▸ **Texto de lectura**:
++++++++++
Francisco Cappellotti, Matar a Borges, Grupo Editorial Planeta SAIC, Buenos Aires 2012, páginas 180 a 185.-








sábado, 2 de febrero de 2013



“¿No te buscaba quizá a ti? Quizá estoy aquí sólo para esperarte. ¿Te he perdido cada vez porque no te he reconocido? ¿Te he perdido cada vez porque te he reconocido y no me he atrevido? ¿Te he perdido cada vez porque al reconocerte sabía que debía perderte?”

 Umberto Eco, El péndulo de Foucault




     La más eficaz muestra de menosprecio es la indiferencia, ¿qué duda cabe? En un arranque de rabia podría asesinar a quién, habiendo sido testigo de casi la mitad de mi vida (close, espantosamente, imperdonablemente cerca) dice sin pudor que yo dibujo “porque sí”, “sin razón”, “sólo por gusto”, que mi trabajo “no significa nada en particular”. Y concluir (sentenciante, la palabra de dios, la sabiduría absoluta) “qué así tiene que ser”.

     Probablemente, por mi paz mental, debería haber incurrido en la violencia más primitiva, la de uñas y dientes; en la misericordiosa violencia que pusiera fin a una forma de vida tan inferior y básica: la suya. Pero tuve un tris de duda civilizada, y la risa de mis tres hienas en el fondo de mi cráneo me distrajeron. La voz rubia corrió en mi auxilio: -No dá para más que eso. Pobre. Funciones fisiológicas básicas y memorizar la formación de los equipos de futbol europeo. Cualquier extra está por de fuera de su modelo. Meramente utilitario. Base, sin detalles de calidad.

     Percibo una sonrisa en su consuelo, una invitación a la carcajada. Y pese a ser mi debilidad y dejarme habitualmente vencer por su cálida cortesía, continúo montada en la rabia. Quiero sangre. La suya. Y gritar (muy Ragnarök, por cierto): ¡LA VENGANZA ES MIA!
++++++++++
▸ **Objetivo**: Transcribe el pasaje del texto de lectura que comienza con “Probablemente, por mi” y continúa hasta “VENGANZA ES MIA!”, incluidas ambas partes. Trabaja únicamente con el texto de lectura.

▸ **Datos proporcionados**:
++++++++++
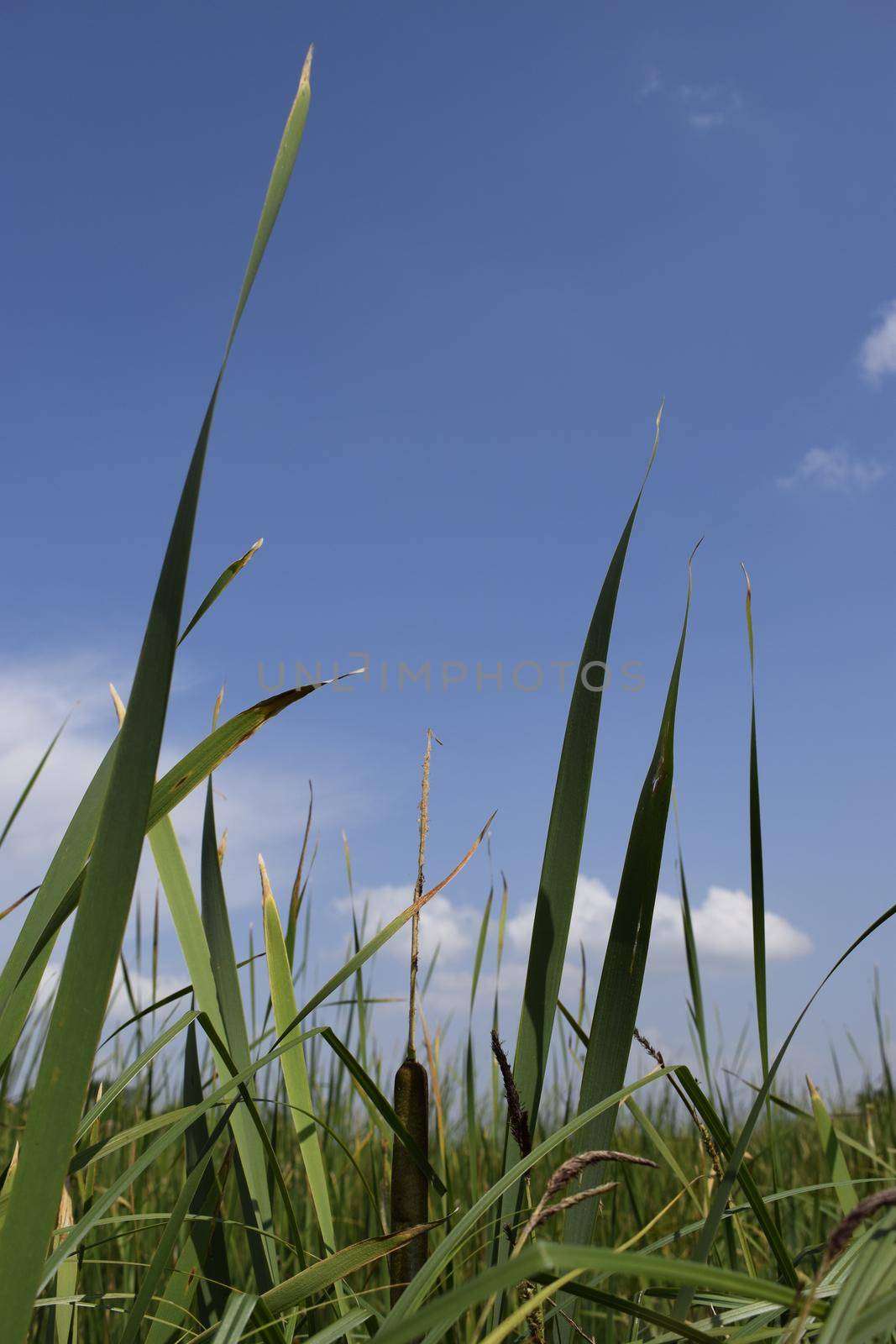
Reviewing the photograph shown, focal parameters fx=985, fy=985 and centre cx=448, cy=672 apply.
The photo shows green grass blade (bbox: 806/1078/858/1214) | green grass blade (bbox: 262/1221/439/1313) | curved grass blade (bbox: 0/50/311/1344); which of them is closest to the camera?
++++++++++
▸ **Problema resuelto**:
Probablemente, por mi paz mental, debería haber incurrido en la violencia más primitiva, la de uñas y dientes; en la misericordiosa violencia que pusiera fin a una forma de vida tan inferior y básica: la suya. Pero tuve un tris de duda civilizada, y la risa de mis tres hienas en el fondo de mi cráneo me distrajeron. La voz rubia corrió en mi auxilio: -No dá para más que eso. Pobre. Funciones fisiológicas básicas y memorizar la formación de los equipos de futbol europeo. Cualquier extra está por de fuera de su modelo. Meramente utilitario. Base, sin detalles de calidad.

     Percibo una sonrisa en su consuelo, una invitación a la carcajada. Y pese a ser mi debilidad y dejarme habitualmente vencer por su cálida cortesía, continúo montada en la rabia. Quiero sangre. La suya. Y gritar (muy Ragnarök, por cierto): ¡LA VENGANZA ES MIA!